# Goal of the exercise
Gather every line of the records that contains the string "instances", matching case exactly, and copy each one out.

- - - - - - -

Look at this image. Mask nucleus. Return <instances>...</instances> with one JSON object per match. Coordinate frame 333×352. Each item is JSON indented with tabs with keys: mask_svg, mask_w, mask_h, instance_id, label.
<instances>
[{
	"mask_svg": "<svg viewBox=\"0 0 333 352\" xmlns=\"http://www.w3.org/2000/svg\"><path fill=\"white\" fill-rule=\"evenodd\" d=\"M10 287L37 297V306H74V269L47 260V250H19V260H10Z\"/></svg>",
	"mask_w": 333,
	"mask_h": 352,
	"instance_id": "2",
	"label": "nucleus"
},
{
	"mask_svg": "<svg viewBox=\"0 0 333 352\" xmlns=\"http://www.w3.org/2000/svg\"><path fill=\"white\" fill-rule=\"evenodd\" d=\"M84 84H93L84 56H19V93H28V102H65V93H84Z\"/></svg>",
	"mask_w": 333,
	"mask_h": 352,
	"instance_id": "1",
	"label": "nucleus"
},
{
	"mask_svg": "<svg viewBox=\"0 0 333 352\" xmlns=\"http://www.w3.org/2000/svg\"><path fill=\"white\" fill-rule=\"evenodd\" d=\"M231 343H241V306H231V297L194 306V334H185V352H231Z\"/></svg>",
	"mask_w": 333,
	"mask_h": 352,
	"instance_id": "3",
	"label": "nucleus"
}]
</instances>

- - - - - - -

# Problem solution
Look at this image. Mask nucleus. Return <instances>...</instances> with one JSON object per match. Coordinate frame 333×352. Each item is JSON indented with tabs with keys: mask_svg, mask_w, mask_h, instance_id, label.
<instances>
</instances>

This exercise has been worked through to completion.